- Written request:
Quote word for word from the line holding "From BBox(95, 369, 121, 391): dog's" to the last line below, including both, and omit any pictures.

### Entries supplied

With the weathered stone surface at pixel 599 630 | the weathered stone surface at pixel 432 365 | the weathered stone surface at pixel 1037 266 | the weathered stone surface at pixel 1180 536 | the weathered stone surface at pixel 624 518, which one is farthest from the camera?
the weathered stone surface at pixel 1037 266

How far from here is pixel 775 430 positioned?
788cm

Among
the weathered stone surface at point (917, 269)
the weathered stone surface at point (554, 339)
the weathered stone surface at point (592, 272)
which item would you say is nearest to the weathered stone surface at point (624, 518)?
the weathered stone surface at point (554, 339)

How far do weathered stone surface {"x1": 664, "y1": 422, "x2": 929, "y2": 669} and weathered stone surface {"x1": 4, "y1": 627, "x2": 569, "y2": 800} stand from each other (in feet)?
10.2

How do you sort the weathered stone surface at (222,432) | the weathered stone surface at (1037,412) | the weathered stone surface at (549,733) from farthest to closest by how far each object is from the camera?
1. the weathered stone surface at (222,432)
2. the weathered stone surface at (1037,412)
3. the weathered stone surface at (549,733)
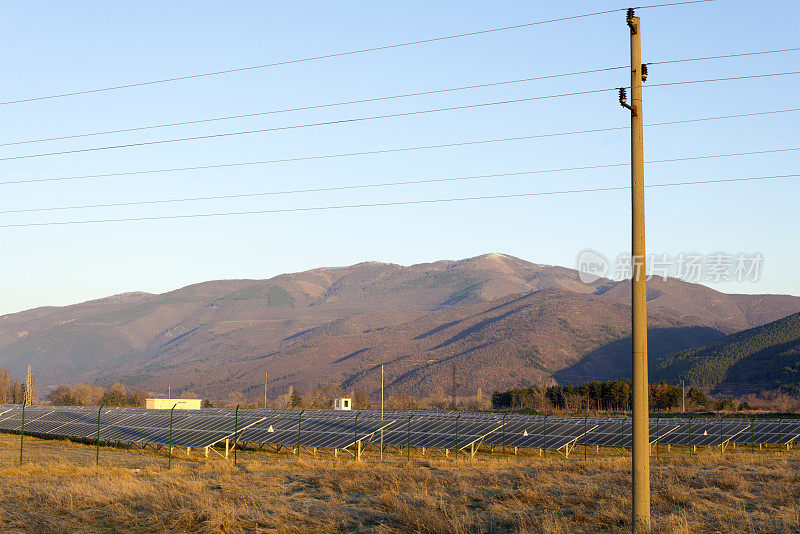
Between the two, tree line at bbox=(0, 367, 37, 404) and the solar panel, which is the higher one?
the solar panel

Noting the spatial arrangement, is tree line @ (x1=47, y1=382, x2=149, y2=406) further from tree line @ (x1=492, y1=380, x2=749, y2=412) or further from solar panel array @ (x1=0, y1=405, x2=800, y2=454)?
solar panel array @ (x1=0, y1=405, x2=800, y2=454)

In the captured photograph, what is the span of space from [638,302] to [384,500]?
9.54 meters

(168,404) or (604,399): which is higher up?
(168,404)

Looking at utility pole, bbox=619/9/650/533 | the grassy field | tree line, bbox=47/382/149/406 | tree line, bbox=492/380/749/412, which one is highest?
utility pole, bbox=619/9/650/533

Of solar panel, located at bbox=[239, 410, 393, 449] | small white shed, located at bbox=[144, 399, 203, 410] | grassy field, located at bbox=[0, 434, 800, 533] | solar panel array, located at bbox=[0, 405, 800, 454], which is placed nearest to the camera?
grassy field, located at bbox=[0, 434, 800, 533]

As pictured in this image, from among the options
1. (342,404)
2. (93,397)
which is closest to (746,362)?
(342,404)

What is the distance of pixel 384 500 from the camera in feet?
70.1

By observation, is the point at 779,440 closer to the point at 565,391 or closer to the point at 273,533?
the point at 273,533

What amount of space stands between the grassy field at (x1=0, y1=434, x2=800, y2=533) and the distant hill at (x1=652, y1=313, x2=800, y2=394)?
11945 centimetres

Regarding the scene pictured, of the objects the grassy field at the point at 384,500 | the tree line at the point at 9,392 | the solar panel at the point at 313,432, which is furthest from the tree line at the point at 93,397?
the grassy field at the point at 384,500

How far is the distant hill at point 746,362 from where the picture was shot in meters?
143

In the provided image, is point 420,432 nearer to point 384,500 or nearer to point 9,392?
point 384,500

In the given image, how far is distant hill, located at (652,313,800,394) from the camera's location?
143 m

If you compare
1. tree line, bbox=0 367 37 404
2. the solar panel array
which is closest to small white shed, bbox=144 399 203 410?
the solar panel array
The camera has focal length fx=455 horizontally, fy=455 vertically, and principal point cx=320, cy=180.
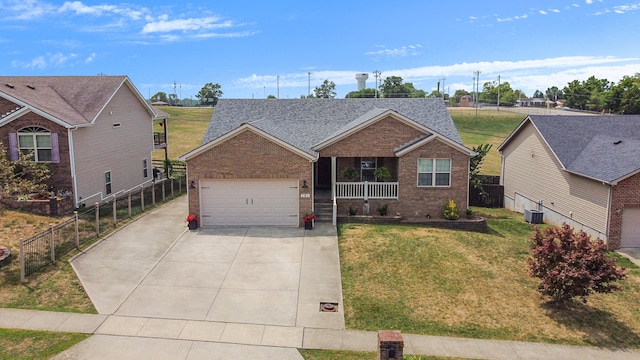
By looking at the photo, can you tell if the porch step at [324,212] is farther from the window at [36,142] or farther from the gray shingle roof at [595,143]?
the window at [36,142]

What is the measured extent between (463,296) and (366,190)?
9276 millimetres

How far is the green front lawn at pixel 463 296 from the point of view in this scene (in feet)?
37.9

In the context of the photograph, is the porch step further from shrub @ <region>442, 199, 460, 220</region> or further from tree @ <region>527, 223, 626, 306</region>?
tree @ <region>527, 223, 626, 306</region>

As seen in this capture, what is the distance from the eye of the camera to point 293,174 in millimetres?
20062

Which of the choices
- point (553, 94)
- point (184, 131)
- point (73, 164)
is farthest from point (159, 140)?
point (553, 94)

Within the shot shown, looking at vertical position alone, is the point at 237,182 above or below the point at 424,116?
below

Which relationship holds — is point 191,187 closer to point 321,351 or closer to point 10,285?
point 10,285

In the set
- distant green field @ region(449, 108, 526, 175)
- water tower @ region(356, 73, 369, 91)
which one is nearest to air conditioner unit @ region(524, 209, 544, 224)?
water tower @ region(356, 73, 369, 91)

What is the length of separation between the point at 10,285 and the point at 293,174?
10912 mm

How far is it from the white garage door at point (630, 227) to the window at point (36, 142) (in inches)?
1024

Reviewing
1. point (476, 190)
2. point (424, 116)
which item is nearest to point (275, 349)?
point (424, 116)

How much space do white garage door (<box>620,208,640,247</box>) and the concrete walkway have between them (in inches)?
387

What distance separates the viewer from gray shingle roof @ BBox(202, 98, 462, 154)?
25000 millimetres

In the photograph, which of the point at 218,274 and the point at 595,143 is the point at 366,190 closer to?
the point at 218,274
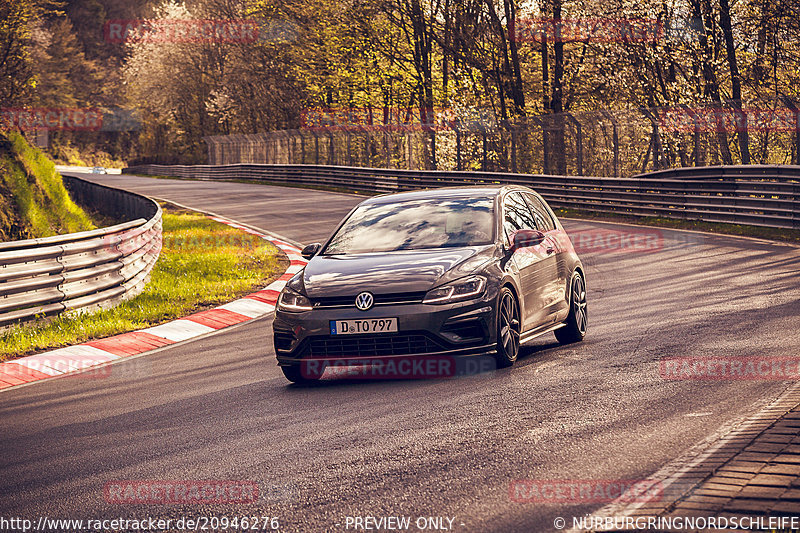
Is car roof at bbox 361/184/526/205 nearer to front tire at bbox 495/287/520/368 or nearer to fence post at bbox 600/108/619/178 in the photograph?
front tire at bbox 495/287/520/368

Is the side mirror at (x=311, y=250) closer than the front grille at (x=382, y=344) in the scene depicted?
No

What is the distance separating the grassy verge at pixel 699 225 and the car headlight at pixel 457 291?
40.8 ft

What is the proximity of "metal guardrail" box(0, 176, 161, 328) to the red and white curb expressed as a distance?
88cm

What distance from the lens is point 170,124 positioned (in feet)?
264

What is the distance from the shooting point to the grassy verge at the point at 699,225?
19.6 metres

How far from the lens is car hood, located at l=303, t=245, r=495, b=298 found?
800 cm

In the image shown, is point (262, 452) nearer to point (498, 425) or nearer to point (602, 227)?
point (498, 425)

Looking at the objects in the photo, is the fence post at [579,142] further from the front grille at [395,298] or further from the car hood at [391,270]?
the front grille at [395,298]

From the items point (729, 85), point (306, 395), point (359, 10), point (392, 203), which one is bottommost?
point (306, 395)

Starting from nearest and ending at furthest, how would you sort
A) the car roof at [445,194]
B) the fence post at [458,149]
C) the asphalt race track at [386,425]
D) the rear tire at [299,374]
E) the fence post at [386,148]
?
the asphalt race track at [386,425] < the rear tire at [299,374] < the car roof at [445,194] < the fence post at [458,149] < the fence post at [386,148]

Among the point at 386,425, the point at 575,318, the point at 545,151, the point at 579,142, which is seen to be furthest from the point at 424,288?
the point at 545,151

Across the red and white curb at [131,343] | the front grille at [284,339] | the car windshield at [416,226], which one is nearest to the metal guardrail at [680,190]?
the red and white curb at [131,343]


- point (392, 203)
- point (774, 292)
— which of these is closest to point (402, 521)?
point (392, 203)

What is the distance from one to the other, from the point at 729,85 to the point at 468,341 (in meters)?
30.8
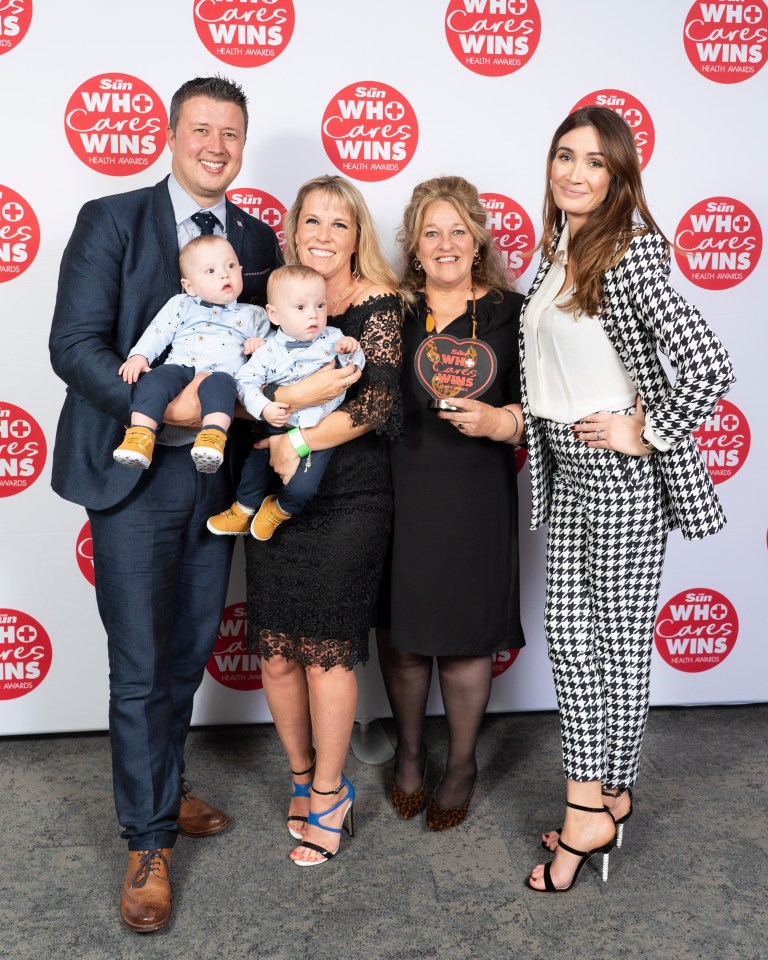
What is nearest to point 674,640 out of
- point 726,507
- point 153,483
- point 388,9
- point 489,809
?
point 726,507

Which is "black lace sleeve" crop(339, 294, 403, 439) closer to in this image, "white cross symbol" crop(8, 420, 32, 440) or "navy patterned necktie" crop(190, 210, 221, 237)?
"navy patterned necktie" crop(190, 210, 221, 237)

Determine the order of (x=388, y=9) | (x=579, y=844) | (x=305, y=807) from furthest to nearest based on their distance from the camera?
(x=388, y=9)
(x=305, y=807)
(x=579, y=844)

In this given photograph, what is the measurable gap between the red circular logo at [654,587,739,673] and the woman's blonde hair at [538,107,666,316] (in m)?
1.60

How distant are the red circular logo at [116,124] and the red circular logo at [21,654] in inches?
58.1

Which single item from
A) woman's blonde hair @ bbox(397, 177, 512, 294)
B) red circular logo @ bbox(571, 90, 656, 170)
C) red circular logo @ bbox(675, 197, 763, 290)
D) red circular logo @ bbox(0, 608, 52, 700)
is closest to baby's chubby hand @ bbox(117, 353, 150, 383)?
woman's blonde hair @ bbox(397, 177, 512, 294)

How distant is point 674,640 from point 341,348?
1875 mm

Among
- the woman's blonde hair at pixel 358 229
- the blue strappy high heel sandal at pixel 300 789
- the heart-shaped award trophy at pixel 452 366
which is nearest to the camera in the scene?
the woman's blonde hair at pixel 358 229

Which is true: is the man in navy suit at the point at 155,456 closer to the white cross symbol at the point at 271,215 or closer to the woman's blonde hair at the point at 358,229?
the woman's blonde hair at the point at 358,229

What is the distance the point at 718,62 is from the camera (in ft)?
9.86

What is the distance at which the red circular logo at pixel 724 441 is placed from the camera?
10.5 feet

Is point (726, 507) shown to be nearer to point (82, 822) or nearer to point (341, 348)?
point (341, 348)

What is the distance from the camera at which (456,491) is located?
2.46 meters

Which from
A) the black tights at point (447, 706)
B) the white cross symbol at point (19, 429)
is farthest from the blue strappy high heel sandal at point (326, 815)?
the white cross symbol at point (19, 429)

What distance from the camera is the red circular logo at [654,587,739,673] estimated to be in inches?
130
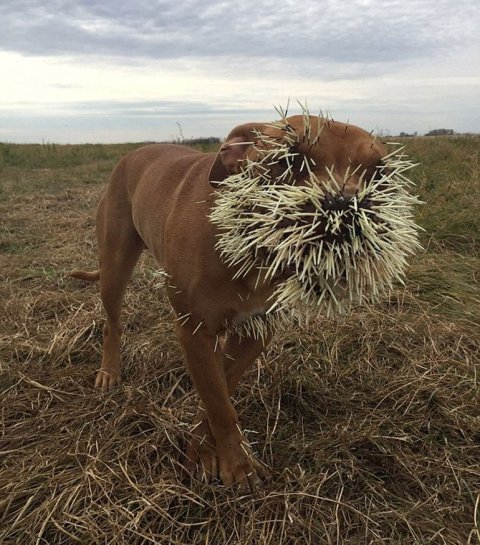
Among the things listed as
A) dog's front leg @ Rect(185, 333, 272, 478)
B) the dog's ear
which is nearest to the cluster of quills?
the dog's ear

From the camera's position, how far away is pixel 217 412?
7.33 feet

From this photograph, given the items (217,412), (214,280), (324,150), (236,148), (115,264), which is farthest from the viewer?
(115,264)

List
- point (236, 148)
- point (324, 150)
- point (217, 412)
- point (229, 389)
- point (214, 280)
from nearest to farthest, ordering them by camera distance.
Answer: point (324, 150), point (236, 148), point (214, 280), point (217, 412), point (229, 389)

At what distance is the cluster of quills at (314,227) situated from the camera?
56.3 inches

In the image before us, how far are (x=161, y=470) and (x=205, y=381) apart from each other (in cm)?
52

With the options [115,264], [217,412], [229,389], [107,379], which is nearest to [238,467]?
[217,412]

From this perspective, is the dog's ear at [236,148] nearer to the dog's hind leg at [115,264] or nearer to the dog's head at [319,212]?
the dog's head at [319,212]

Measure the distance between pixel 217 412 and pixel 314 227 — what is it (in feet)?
3.70

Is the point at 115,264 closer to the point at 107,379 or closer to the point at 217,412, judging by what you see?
the point at 107,379

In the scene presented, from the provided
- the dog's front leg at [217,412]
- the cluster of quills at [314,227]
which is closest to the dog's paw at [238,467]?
the dog's front leg at [217,412]

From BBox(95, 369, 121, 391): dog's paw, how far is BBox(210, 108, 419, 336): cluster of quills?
1703mm

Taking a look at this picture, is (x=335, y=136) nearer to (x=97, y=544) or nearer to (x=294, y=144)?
(x=294, y=144)

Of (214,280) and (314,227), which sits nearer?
(314,227)

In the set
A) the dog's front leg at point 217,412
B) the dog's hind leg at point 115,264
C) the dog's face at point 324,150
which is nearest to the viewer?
the dog's face at point 324,150
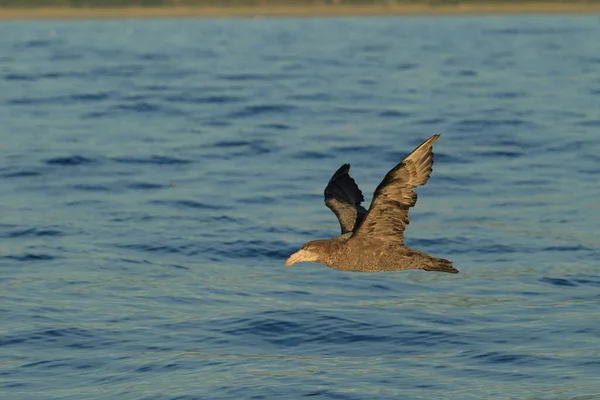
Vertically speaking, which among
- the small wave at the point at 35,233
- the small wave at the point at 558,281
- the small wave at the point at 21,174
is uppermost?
the small wave at the point at 21,174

######

- Correct response:
From BBox(95, 369, 121, 391): dog's paw, how far is BBox(210, 108, 419, 336): cluster of quills?
1703mm

Taking a look at this picture, is (x=335, y=136) nearer to (x=97, y=544) or nearer to (x=294, y=144)?
(x=294, y=144)

Of (214,280) and (314,227), which sits nearer?
(314,227)

In the set
A) the dog's front leg at point 217,412
B) the dog's hind leg at point 115,264
C) the dog's face at point 324,150
which is nearest to the viewer?
the dog's face at point 324,150
Vertically speaking, which among
- the small wave at the point at 35,233
- the small wave at the point at 558,281
- the small wave at the point at 21,174
is uppermost?
the small wave at the point at 21,174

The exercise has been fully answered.